While the Jewett brothers are the main characters, The Heavenly Table also follows the narratives of Ellsworth Fiddler, a farmer from southern Ohio who lost his life savings to a scam artist who offered him some cheap cattle; a young classics scholar who struggles with his homosexuality at an Army camp in Meade, Ohio; a pimp running his business and the women who work for him; a hard-drinking African-American womanizing drifter trying to get back home and back on his feet; and a serial-killing bartender, among others.

The Heavenly Table is a massive narrative in terms of scope, depth, number of characters, descriptions, and back stories.”

The multiple narratives eventually merge, or at least momentarily cross paths, but not before Pollock has given each one enough space that, if published separately, they could be considered novellas. This is one of the novel’s strengths and also its only major flaw. Pollock does too much here, following side narratives and giving every single character a rich back story even when they don’t deserve the time and attention.

Despite the length and plethora of storylines, The Heavenly Table is a quick read. Crackling dialogue and nonstop action propel the narrative forward and the relatively short, alternating chapters manage to sustain the reader’s interest. Another element that makes a statement about Pollock’s talent is the variety and richness of his characters. The Jewett brothers carry most of the novel on their shoulders, and their distinctive personalities and harsh past makes them likeable despite their decisions. Furthermore, their idea of robbing a bank and moving to Canada is the best incarnation of the Quixotic quest in contemporary dark fiction. These three individuals change the course of their lives because of something one of them repeatedly read out loud, and there’s an innate and unreasonable beauty in that:

“Inspired, at least in part, by The Life and Times of Bloody Bill, Chimney and Cob started dressing in cowboy garb, ten-gallon hats and dungarees and hand-tooled pointy-toed boots, while Cane, with the black frock coat and new white shirt, his hair greased back with pomade, took on the same look of shady refinement favored by riverboat gamblers and dissipated men of the cloth.”

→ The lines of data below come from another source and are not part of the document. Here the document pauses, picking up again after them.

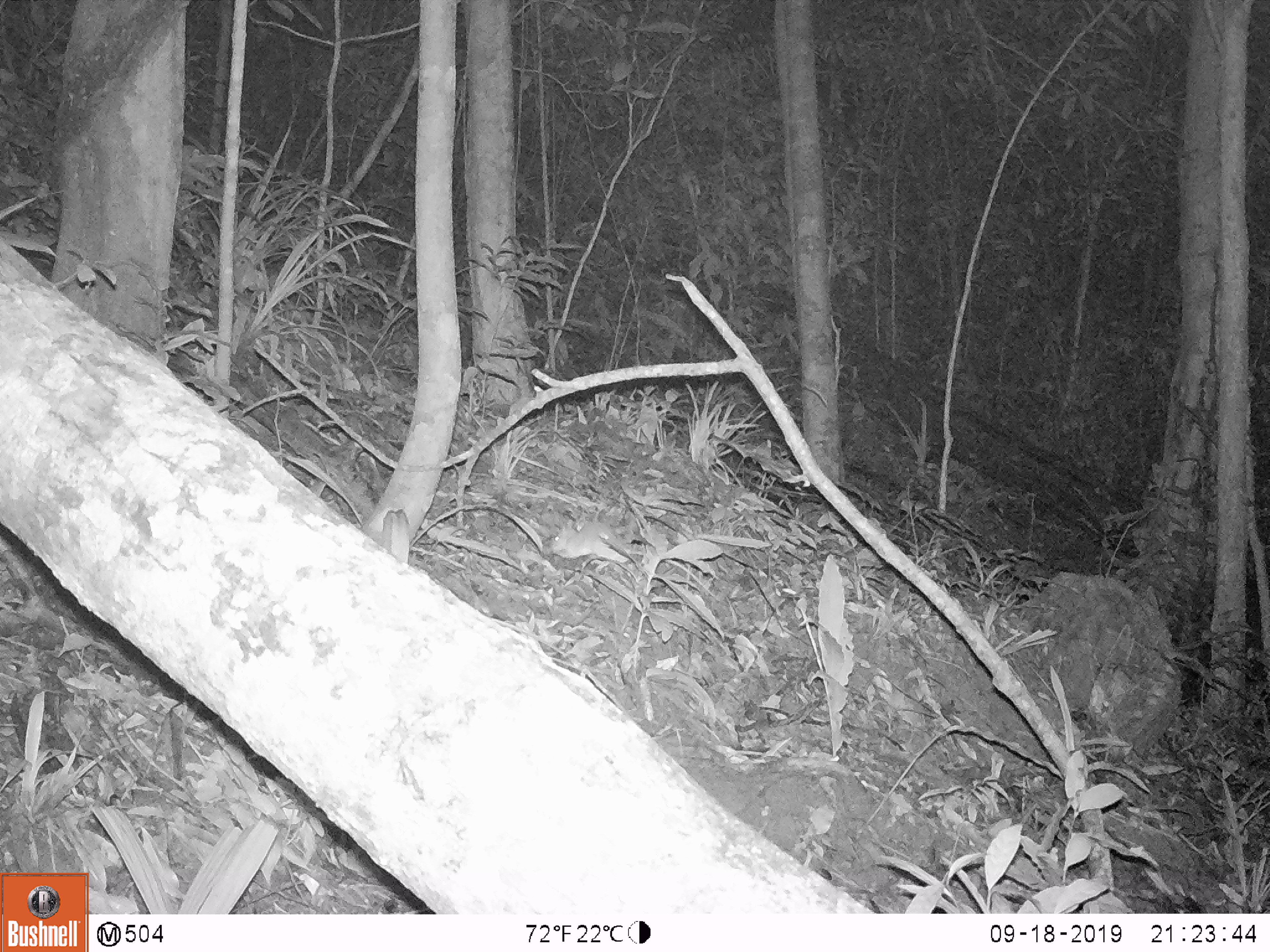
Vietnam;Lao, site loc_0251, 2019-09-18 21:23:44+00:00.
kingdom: Animalia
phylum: Chordata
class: Mammalia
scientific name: Mammalia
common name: mammal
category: unidentified small mammal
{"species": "unidentified small mammal (mammal) (Mammalia)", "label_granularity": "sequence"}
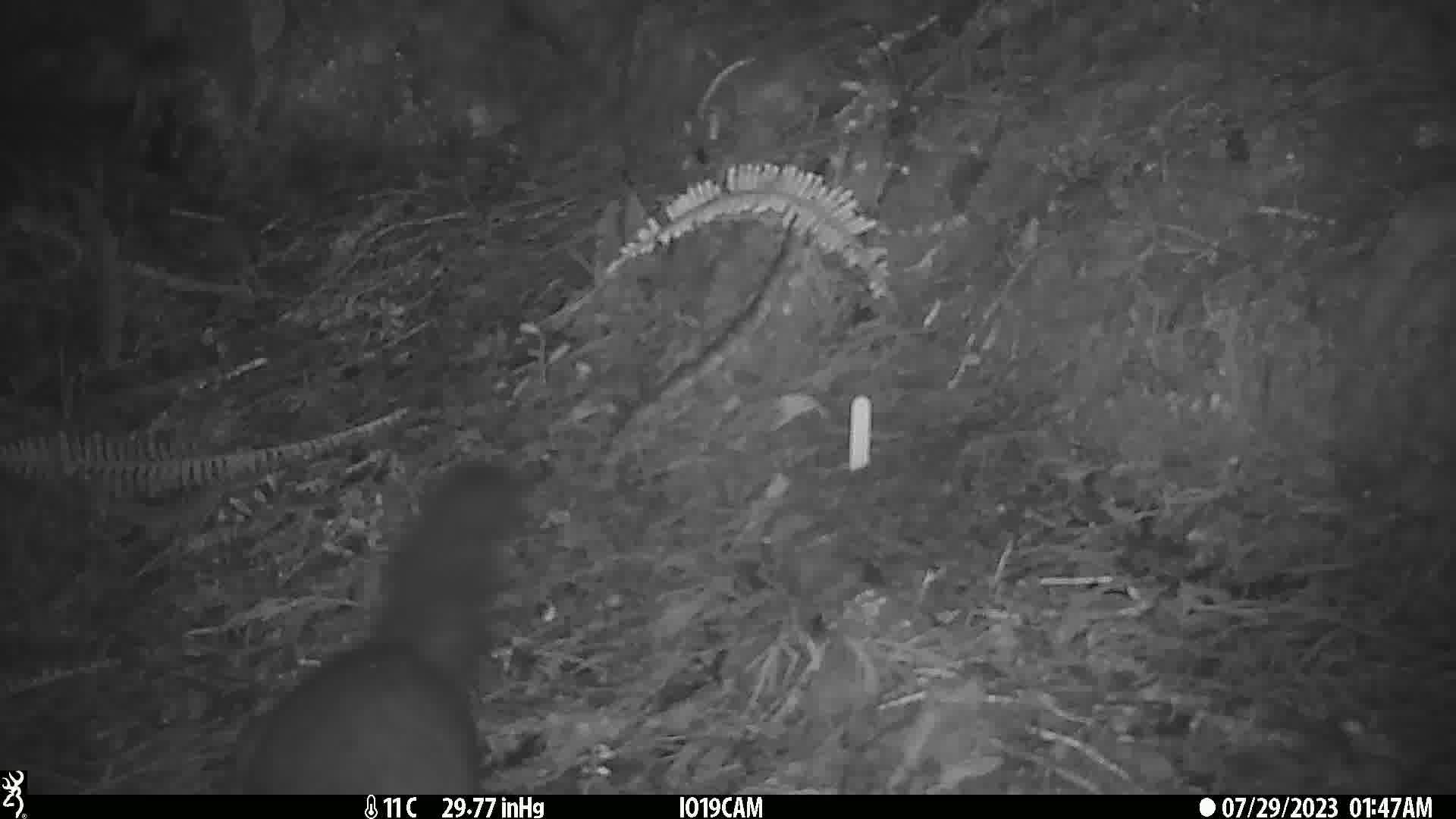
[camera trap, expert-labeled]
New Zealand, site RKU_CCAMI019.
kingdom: Animalia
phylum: Chordata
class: Mammalia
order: Diprotodontia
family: Phalangeridae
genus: Trichosurus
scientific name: Trichosurus vulpecula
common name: common brushtail possum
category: possum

The brothers also allow Pollock to explore media in the early 1900s. What the Jewett brothers do and what they get blamed for coalesce into a perennially expanding legend. Pollock uses this legend to show how media works and how narratives develop organically.

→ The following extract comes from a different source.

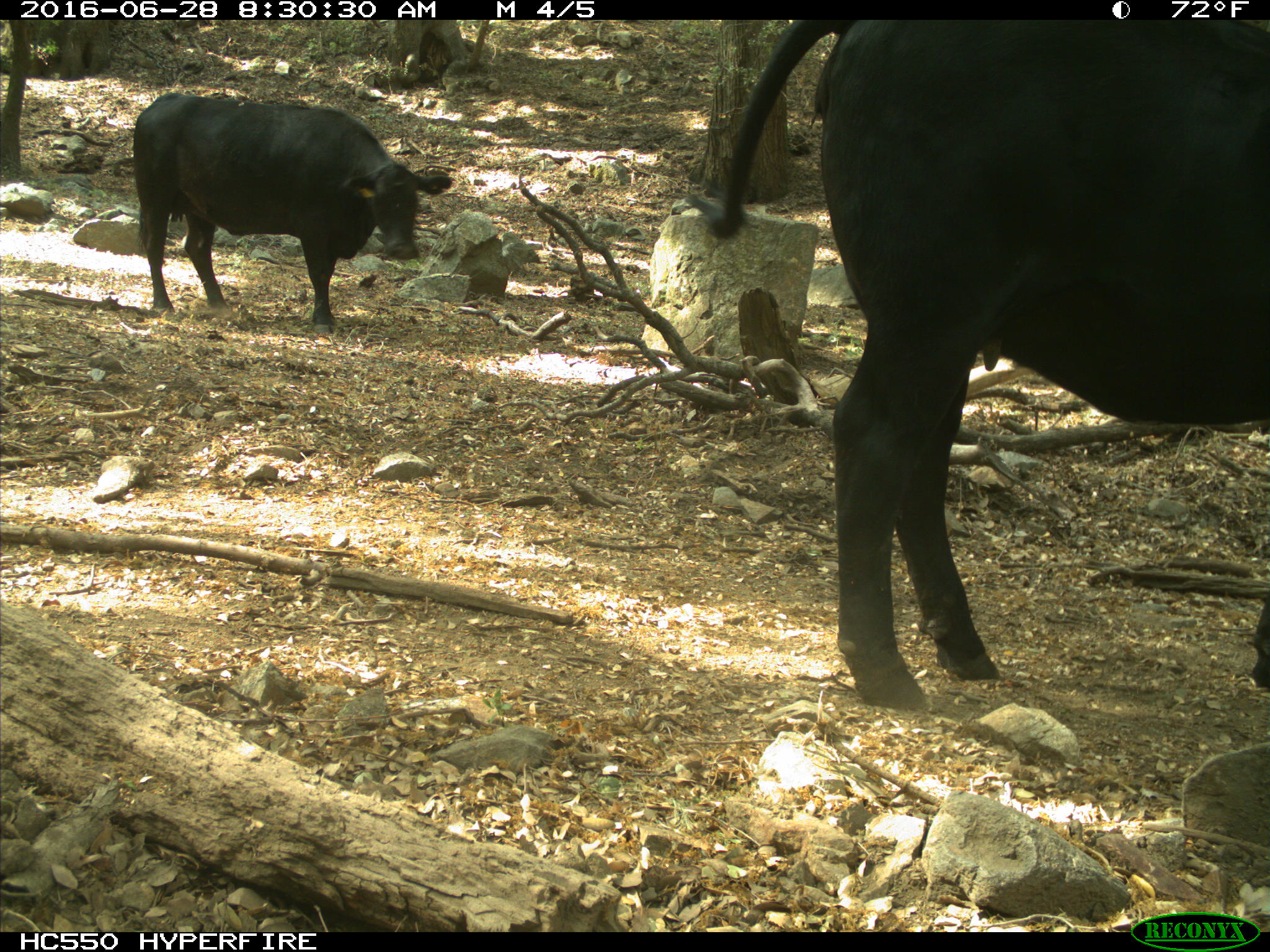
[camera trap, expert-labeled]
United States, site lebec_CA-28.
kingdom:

“Thus, on the same day that a Socialist weekly in Boston ran an editorial stating that the brothers were just a humble, illiterate sharecroppers who had killed their tyrannical overseer after he refused to allow them time off to bury their dead father, a staunchly right-wing daily out of New York City compare the outlaws to a band of ungodly savages who are possibly even worse than the Huns, going so far as to claim that they had robbed and left for dead a half-dozen good Christians along the highway in Arkansas who were on their way to a revival.”

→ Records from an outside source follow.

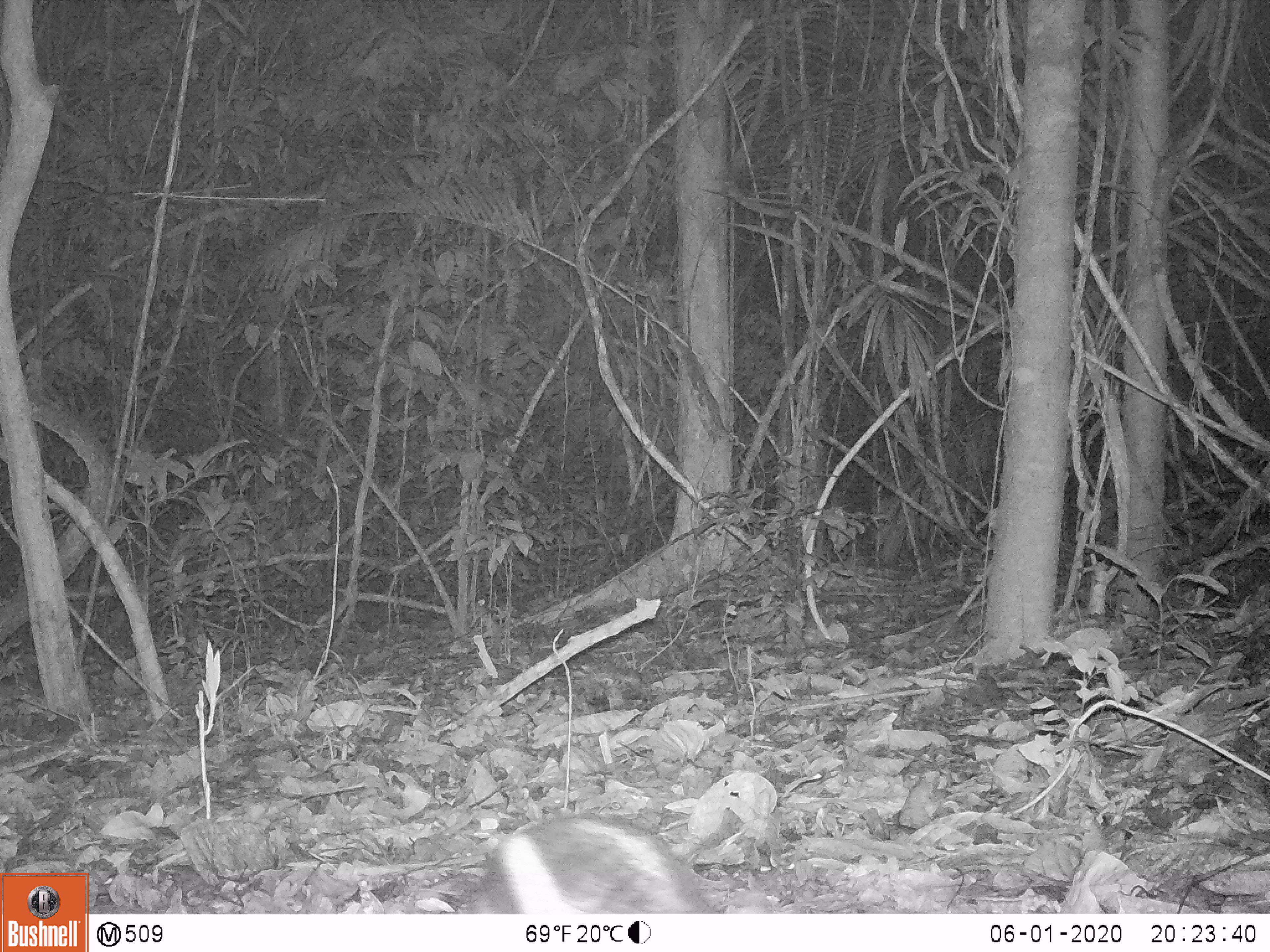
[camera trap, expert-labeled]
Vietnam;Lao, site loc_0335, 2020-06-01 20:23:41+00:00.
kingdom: Animalia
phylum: Chordata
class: Mammalia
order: Lagomorpha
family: Leporidae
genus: Nesolagus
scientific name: Nesolagus timminsi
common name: annamite striped rabbit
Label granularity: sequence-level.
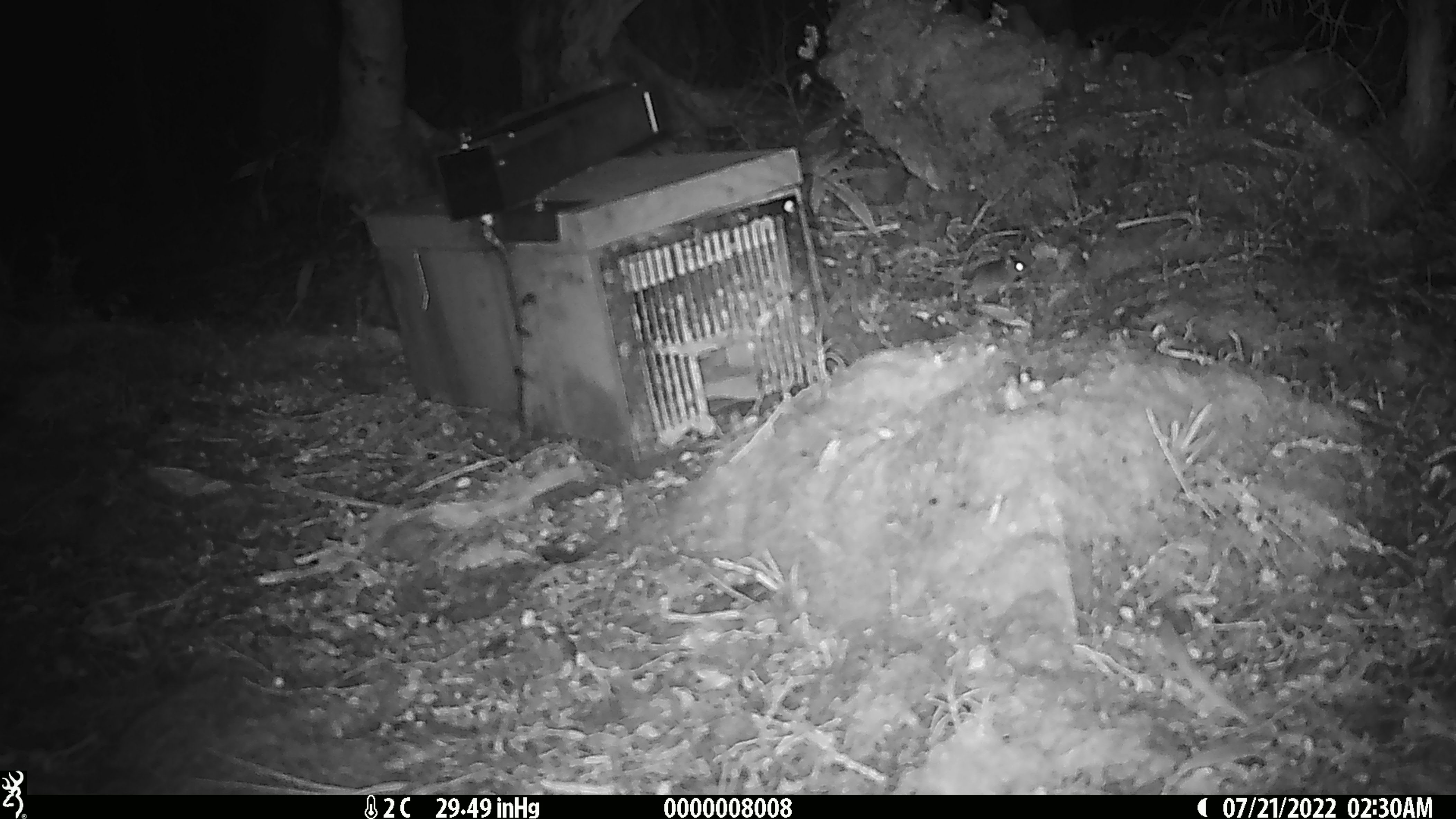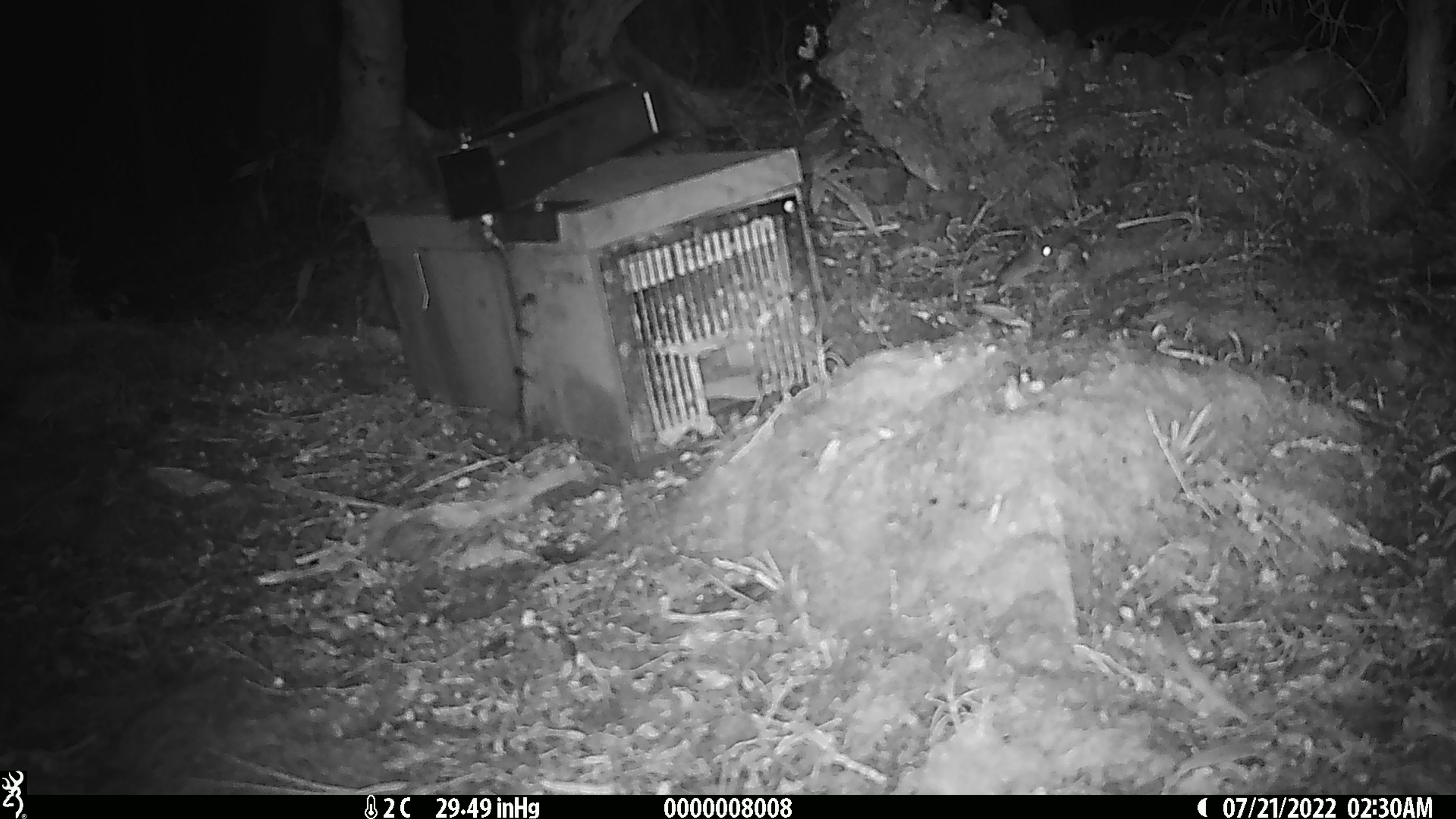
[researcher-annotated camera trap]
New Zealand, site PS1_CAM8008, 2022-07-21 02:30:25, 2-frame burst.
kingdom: Animalia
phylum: Chordata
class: Mammalia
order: Rodentia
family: Muridae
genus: Mus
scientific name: Mus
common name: mouse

Ultimately, the greatest accomplishment of The Heavenly Table is the way it mixes tragedy and violence with tenderness and humor. Pollock writes knowing that action, laughter, and brutality will keep the story flowing, but he also demonstrates he is one of the keenest observers of the human condition. This is a novel that could be called a noir in the sense that it deals with bad things happening to both good and bad people, but it is also a very smart narrative about the passage of time, about the “years passing by one after the other, the struggle to make ends meet, the burden of a passel of brats to feed and clothe, the inevitable decline.” That Pollock can dig into the deepest darkness of that reality and offer it to readers in a way that is pleasurable to read is a proof that he is one of our most talented storytellers.